## Source document
He was conciliatory but not apologetic about remarks misconstrued by bad-faith actors. “It was never my intention to make light of the murder of a young man,” he said. “I don’t think there’s anything funny about it. I posted a message on Instagram the day he was killed, sending love to his family and asking for compassion, and I meant it. I still do. Nor was it my intention to blame any specific group for the actions of what was obviously a deeply disturbed individual. That was the opposite of the point I was trying to make, but I understand that to some it felt ill-timed or unclear, or maybe both, and for those who think I did point a finger, I get why you’re upset. If the situation were reversed, there’s a good chance I’d have felt the same way. I have many friends and family members on the other side who I love and remain close to, even though we don’t agree on politics at all. I don’t think the murderer who shot Charlie Kirk represents anyone. This was a sick person who believes violence is the solution, and it isn’t. Ever.”
He also tearfully praised Charlie Kirk’s widow for forgiving his killer. “That is an example we should follow. If you believe in the teachings of Jesus, as I do, there it was, that’s it: a selfless act of grace and forgiveness from a grieving widow. It touched me deeply. If there’s anything we should take from this tragedy to carry forward, I hope it can be that.”
And then Guillermo hugged him, and he did a bit with Robert De Niro playing the Chairman of the FCC.
It was not only the monologue I expected from the same man who once tearfully pled for better healthcare after his son’s birth and surgery, but the kind of monologue his boyhood idol David Letterman would have delivered: compassionate without giving an inch.
It was also the kind of monologue that made the President look smaller in comparison to the message he posted to Truth Social an hour before the show aired: “I can’t believe ABC Fake News gave Jimmy Kimmel his job back. The White House was told by ABC that his Show was cancelled! Something happened between then and now because his audience is GONE, and his ‘talent’ was never there. Why would they want someone back who does so poorly, who’s not funny, and who puts the Network in jeopardy by playing 99% positive Democrat GARBAGE. He is yet another arm of the DNC and, to the best of my knowledge, that would be a major Illegal Campaign Contribution. I think we’re going to test ABC out on this. Let’s see how we do. Last time I went after them, they gave me $16 Million Dollars. This one sounds even more lucrative. A true bunch of losers! Let Jimmy Kimmel rot in his bad Ratings.”
Practically anticipating that response, Kimmel joked that he’d get high ratings for this show. “He did his best to cancel me. Instead, he forced millions of people to watch the show. That backfired bigly. He might have to release the Epstein files to distract us from this.” He also said the President celebrated hundreds of people losing their jobs “because he can’t take a joke.”
He also conceded he was not happy Disney pulled him off the air, but appreciated that they relented and allowed him back. “I did not agree with that decision, and I told them that, and we had many conversations. I shared my point of view, they shared theirs. We talked it through. At the end, even though they didn’t have to—this is a giant company, we have short attention spans, and I am a tiny part of the Disney corporation—they welcomed me back on the air, and I thank them for that.”

## Problem requirements
Rewrite the part of the article on Jimmy Kimmel's return monologue that opens with "He also tearfully" and closes with "of the FCC.", swapping "widow" for "spouse".

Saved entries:
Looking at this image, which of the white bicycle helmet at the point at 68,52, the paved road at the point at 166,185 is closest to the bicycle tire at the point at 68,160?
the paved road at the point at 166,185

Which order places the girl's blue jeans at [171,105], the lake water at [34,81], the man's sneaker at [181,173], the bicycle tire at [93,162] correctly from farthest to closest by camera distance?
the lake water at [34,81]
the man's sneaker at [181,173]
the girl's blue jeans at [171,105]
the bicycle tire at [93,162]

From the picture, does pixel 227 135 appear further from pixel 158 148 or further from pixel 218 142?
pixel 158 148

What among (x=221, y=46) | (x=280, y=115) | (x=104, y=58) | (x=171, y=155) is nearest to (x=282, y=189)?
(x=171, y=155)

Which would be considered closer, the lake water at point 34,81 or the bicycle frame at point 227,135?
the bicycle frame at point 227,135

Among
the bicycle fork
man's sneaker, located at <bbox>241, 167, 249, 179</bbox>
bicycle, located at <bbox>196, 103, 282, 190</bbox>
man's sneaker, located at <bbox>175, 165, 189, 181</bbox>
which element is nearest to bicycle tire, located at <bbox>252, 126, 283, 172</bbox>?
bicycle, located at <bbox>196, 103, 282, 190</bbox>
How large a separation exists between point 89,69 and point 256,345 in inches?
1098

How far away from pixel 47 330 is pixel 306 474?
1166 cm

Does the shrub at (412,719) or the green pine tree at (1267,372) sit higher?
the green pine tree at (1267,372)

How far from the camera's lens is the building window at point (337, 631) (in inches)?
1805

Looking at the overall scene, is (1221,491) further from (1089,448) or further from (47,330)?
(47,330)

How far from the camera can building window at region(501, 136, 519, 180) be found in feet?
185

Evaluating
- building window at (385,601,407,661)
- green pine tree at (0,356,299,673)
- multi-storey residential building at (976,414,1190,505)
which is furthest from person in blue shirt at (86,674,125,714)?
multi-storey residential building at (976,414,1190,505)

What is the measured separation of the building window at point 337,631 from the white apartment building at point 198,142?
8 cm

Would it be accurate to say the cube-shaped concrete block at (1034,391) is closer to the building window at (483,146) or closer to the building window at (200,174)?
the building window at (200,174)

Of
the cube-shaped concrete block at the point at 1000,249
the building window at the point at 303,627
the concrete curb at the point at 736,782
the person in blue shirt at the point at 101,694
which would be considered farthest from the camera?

## Your response
He also tearfully praised Charlie Kirk’s spouse for forgiving his killer. “That is an example we should follow. If you believe in the teachings of Jesus, as I do, there it was, that’s it: a selfless act of grace and forgiveness from a grieving spouse. It touched me deeply. If there’s anything we should take from this tragedy to carry forward, I hope it can be that.”
And then Guillermo hugged him, and he did a bit with Robert De Niro playing the Chairman of the FCC.